Contrairement au display ou à la vidéo, le podcast est un format spécifique qui ne permet pas à ce stade de disposer de solutions d'ad verification tierces et indépendantes pouvant assurer de manière industrialisée la mesure de la brand safety sur ces inventaires. Mais là aussi les choses bougent. Comme l'illustre le partenariat annoncé en juin entre IAS et Spotify, avec la participation d'UM Wolrdwide, pour démarrer des travaux de recherche afin de mettre au point une solution de brand safety et suitability sur les podcasts pour les annonceurs à l'intérieur de l'environnement de Spotify Audience Network, la place de marché publicitaire dédiée aux podcasts de la plateforme de streaming.

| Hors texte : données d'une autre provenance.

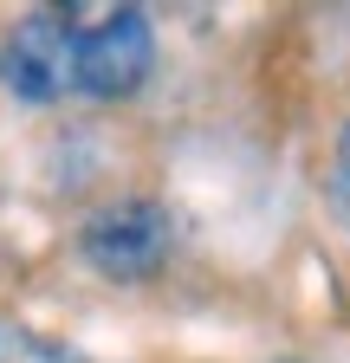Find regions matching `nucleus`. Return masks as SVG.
<instances>
[{
	"instance_id": "nucleus-1",
	"label": "nucleus",
	"mask_w": 350,
	"mask_h": 363,
	"mask_svg": "<svg viewBox=\"0 0 350 363\" xmlns=\"http://www.w3.org/2000/svg\"><path fill=\"white\" fill-rule=\"evenodd\" d=\"M156 65V26L143 7H117L72 39V84L84 98H130Z\"/></svg>"
},
{
	"instance_id": "nucleus-4",
	"label": "nucleus",
	"mask_w": 350,
	"mask_h": 363,
	"mask_svg": "<svg viewBox=\"0 0 350 363\" xmlns=\"http://www.w3.org/2000/svg\"><path fill=\"white\" fill-rule=\"evenodd\" d=\"M331 208L350 227V123L337 130V156H331Z\"/></svg>"
},
{
	"instance_id": "nucleus-3",
	"label": "nucleus",
	"mask_w": 350,
	"mask_h": 363,
	"mask_svg": "<svg viewBox=\"0 0 350 363\" xmlns=\"http://www.w3.org/2000/svg\"><path fill=\"white\" fill-rule=\"evenodd\" d=\"M72 39L78 33L59 13H26L7 33V45H0V78H7L13 98H26V104H52L59 98L72 84Z\"/></svg>"
},
{
	"instance_id": "nucleus-2",
	"label": "nucleus",
	"mask_w": 350,
	"mask_h": 363,
	"mask_svg": "<svg viewBox=\"0 0 350 363\" xmlns=\"http://www.w3.org/2000/svg\"><path fill=\"white\" fill-rule=\"evenodd\" d=\"M169 240H175L169 214L156 201H111V208H98L91 220H84V234H78L84 259H91L104 279H117V286L149 279V272L169 259Z\"/></svg>"
}]
</instances>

Cela reste cependant encore très lointain pour répondre aux besoins immédiats des marques sur toutes les plateformes, notamment en matière de podcast natif. C'est pourquoi la clé de voûte dans ce domaine reste la même : les innovations en cours sur la chaîne programmatique ne se substituent pas pour le moment au besoin d'une sélection manuelle des inventaires en amont par les régies et les agences. "Les marques connaissent déjà très bien les émissions radio, mais il en va autrement pour les podcasts natifs. Même si beaucoup sont produits par des personnalités et des marques médias connues, l'offre de podcasts indépendants est foisonnante et évolutive. Tout l'enjeu pour nous, c'est de disposer d'une expertise irréprochable nous permettant de maîtriser le cadre de diffusion dans ces environnements", explique Sébastien Ruiz, directeur de GroupM Audio et Cinéma.

GroupM a lancé fin 2021 un outil d'intelligence planning dédié aux podcasts en partenariat avec la plateforme d'achat programmatique Hawk. AudioM Planner rassemble les informations fournies par les éditeurs d'environ 3 000 podcasts et émissions en replay afin de proposer en temps réel des données exhaustives sur la thématique, les cibles, la fréquence de publication des épisodes et les nombres d'écoute. "Sur la base de ces données, nous établissons nous-mêmes le cadre de diffusion de chaque campagne sur mesure", précise Sébastien Ruiz. Le groupe refuse en effet toute logique d'achat média massif en programmatique, ce dernier venant juste servir de rouage pour la diffusion, en mode garanti.

L'intervention humaine reste indispensable

Chez Acast, on va encore plus loin dans cette logique, en intégrant à cette approche sur mesure l'analyse de chaque épisode à des fins de ciblage mais également de maîtrise du cadre de diffusion, grâce à la technologie de speech-to-text et à l'intelligence artificielle. Ce service européen d'hébergement, distribution et monétisation rassemble 47 000 podcasts natifs dont "plusieurs milliers" en France. Chez eux aussi on part du principe qu'une sélection humaine et sur mesure basée sur des critères de qualité et l'accompagnement à la fois des éditeurs de podcasts et des annonceurs est une condition sine qua non à la fois à la monétisation des contenus et à la maîtrise du cadre de diffusion des campagnes.

"Notre équipe contenu connait chaque podcast présent dans notre plateforme, nous choisissons un par un tous ceux qui seront ouverts à la publicité sur la base de critères de qualité et, en dehors des niches, de volumes d'audience. Puis on pré-valide avec les annonceurs les épisodes et émissions qui feront partie du cadre de diffusion", explique Cédric Bégoc, directeur du contenu chez Acast France. Ainsi, même si les inventaires d'Acast sont injectés dans les tuyaux programmatiques via Adswizz, la définition des deals est faite en amont par les équipes commerciales de la régie avec les agences et les annonceurs. L'analyse contextuelle et émotionnelle des contenus audio à des fins de brand suitability tenant compte du sens donné aux mots (le graal des annonceurs aujourd'hui) est le prochain chantier sur lequel la plateforme travaille.